PX4 / flight_review

web application for flight log analysis & review
https://logs.px4.io/
BSD 3-Clause "New" or "Revised" License
205 stars 198 forks source link

Site-wide denial of service in search box on browse page #257

Closed DataKinds closed 1 year ago

DataKinds commented 1 year ago

Hi all. This issue details a DoS attack which is easy for a user to accidentally perform on a live Flight Review instance

High level description

Making a request to /browse_data_retrieval seems to block requests to the rest of the app. With thousands of logs uploaded, this request can block for upwards of multiple seconds. The request is issued on every input to the search box on /browse, so it is easy for a user to accidentally bring down the Flight Review server for an extended time just by typing into the search box and leaving the page open.

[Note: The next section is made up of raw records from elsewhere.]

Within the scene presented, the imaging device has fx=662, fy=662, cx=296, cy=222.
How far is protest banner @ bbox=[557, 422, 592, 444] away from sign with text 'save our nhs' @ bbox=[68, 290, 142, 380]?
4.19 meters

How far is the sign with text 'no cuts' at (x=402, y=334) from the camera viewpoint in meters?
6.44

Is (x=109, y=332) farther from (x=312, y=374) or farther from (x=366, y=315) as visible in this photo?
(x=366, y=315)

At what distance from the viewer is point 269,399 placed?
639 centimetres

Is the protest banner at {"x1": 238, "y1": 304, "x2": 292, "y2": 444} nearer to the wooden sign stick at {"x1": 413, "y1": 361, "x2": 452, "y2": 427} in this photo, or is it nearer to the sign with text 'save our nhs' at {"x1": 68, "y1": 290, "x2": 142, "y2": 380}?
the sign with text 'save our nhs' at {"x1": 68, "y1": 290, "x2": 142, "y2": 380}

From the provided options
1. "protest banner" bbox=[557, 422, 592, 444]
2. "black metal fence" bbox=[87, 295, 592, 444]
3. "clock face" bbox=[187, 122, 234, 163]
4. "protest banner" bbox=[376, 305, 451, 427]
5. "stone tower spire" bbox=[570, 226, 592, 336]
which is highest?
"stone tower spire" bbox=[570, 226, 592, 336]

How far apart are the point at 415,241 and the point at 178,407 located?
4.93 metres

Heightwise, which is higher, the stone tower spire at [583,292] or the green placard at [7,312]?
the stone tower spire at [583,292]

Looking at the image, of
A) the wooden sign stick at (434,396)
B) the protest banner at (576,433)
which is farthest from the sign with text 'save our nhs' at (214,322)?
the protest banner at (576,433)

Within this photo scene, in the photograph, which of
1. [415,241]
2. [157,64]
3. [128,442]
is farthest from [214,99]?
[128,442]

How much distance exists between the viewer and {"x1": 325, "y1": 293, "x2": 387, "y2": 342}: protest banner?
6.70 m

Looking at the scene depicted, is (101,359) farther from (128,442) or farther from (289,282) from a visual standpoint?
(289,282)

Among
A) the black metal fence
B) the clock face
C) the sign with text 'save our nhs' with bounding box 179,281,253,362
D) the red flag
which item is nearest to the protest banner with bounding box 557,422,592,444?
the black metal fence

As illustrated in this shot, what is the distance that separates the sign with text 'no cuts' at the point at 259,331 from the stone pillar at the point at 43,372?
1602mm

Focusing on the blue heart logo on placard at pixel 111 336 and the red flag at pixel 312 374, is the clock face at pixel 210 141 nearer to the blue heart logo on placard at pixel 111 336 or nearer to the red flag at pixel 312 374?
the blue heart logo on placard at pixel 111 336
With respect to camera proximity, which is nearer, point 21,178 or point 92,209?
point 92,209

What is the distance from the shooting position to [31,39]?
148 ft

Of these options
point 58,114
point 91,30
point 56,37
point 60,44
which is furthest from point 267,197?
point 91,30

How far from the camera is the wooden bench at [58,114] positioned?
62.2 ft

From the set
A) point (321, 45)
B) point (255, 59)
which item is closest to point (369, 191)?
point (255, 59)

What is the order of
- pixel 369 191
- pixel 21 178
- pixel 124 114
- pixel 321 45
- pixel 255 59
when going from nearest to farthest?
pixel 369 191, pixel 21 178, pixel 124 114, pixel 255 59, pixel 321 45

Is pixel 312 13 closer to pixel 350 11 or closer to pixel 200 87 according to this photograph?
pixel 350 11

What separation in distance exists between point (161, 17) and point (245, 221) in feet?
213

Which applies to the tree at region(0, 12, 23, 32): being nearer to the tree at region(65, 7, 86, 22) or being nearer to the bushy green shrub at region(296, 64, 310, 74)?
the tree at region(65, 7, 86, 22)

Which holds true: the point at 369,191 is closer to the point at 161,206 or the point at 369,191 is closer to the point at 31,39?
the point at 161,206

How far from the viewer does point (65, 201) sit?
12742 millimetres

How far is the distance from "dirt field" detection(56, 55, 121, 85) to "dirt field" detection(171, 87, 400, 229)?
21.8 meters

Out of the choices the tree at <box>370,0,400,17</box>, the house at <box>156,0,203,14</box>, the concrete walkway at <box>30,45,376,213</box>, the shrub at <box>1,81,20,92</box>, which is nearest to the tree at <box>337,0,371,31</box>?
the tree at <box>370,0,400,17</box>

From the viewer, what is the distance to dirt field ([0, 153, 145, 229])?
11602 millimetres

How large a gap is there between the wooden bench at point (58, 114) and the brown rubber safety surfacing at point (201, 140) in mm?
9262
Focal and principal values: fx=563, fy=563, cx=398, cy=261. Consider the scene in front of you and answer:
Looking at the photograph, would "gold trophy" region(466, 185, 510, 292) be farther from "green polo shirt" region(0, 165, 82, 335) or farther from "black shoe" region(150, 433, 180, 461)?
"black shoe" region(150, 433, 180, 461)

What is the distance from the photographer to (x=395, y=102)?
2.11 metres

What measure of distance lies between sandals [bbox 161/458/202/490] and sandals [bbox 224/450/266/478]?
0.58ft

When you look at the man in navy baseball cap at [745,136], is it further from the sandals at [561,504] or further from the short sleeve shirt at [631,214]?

This can block long enough to produce 504 timeout errors from Nginx or cause the Bokeh JS wrapper to fail to connect.

Steps to reproduce

  1. Open a log (in the /plot_app endpoint) in a new tab.
  2. Open the /browse endpoint, and open your browser's devtools to the network request tab.
  3. Begin typing in the search box until your devtools are full of network requests to /browse_data_retrieval.
  4. Switch back to the /plot_app tab and refresh.
  5. The refresh will block until the last of the /browse_data_retrieval requests are served.

(If you're unlucky and your local instance displays the same errata as below, the first request will block forever and the /plot_app will never refresh. The above 5 steps seem to work to replicate this behavior on the live http://review.px4.io/ instance though).

Errata

Sometimes, the search errors out on the /browse page with an AJAX error. This seems to immediately return the server to a working state (it probably kills the pending network connections, haven't been able to reproduce in the last hour so I can't check).

On our local instance, despite having parity with PX4/flight_review, the requests to /browse_data_retrieval seem to block forever. Not sure if this is a difference in DB setup, in browser configuration, or in deploy environment configuration, but it has forced us to remote in & hard reboot the flight review server on multiple occasions when we couldn't locate the faulty connected client.

bkueng commented 1 year ago

Hi, thanks for reporting. There is something off indeed. Do you have time to look into this a bit further?

DataKinds commented 1 year ago

I'll likely be looking into this over the next week in order to patch it in our in-house instance. I'd be happy to submit a PR upstream once that work is done.

bkueng commented 1 year ago

Cool, thanks. Changing the tornado version might already help.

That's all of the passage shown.